*Work instructions*: Copy all the data exactly, except the pictures.
:: Material to process
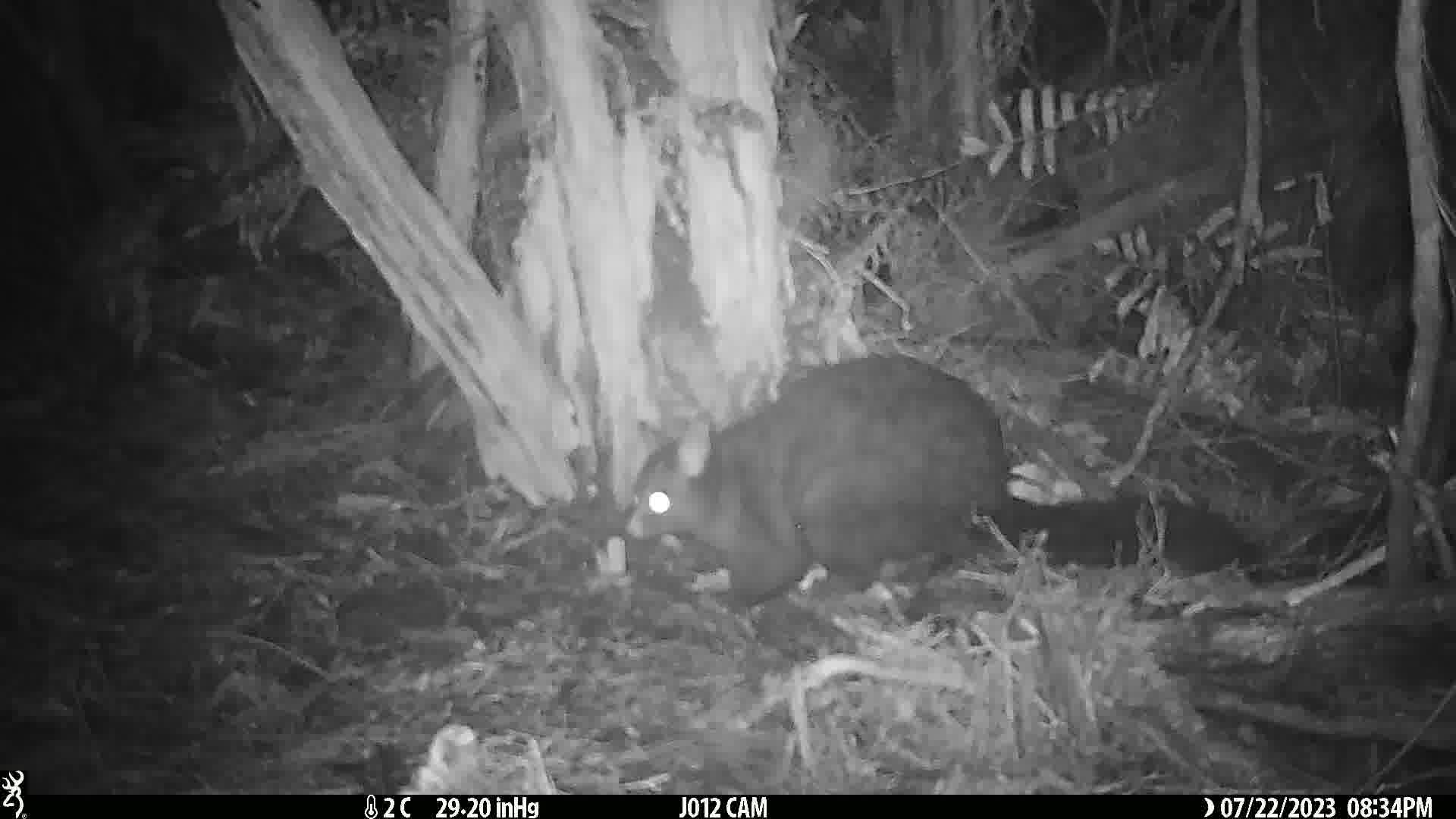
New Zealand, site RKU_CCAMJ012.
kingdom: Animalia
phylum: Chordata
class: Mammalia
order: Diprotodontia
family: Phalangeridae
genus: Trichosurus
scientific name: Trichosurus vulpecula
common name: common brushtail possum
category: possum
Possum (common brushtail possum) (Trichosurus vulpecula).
::::
*Output below*:
New Zealand, site RKU_CCAMJ012.
kingdom: Animalia
phylum: Chordata
class: Mammalia
order: Diprotodontia
family: Phalangeridae
genus: Trichosurus
scientific name: Trichosurus vulpecula
common name: common brushtail possum
category: possum
Possum (common brushtail possum) (Trichosurus vulpecula).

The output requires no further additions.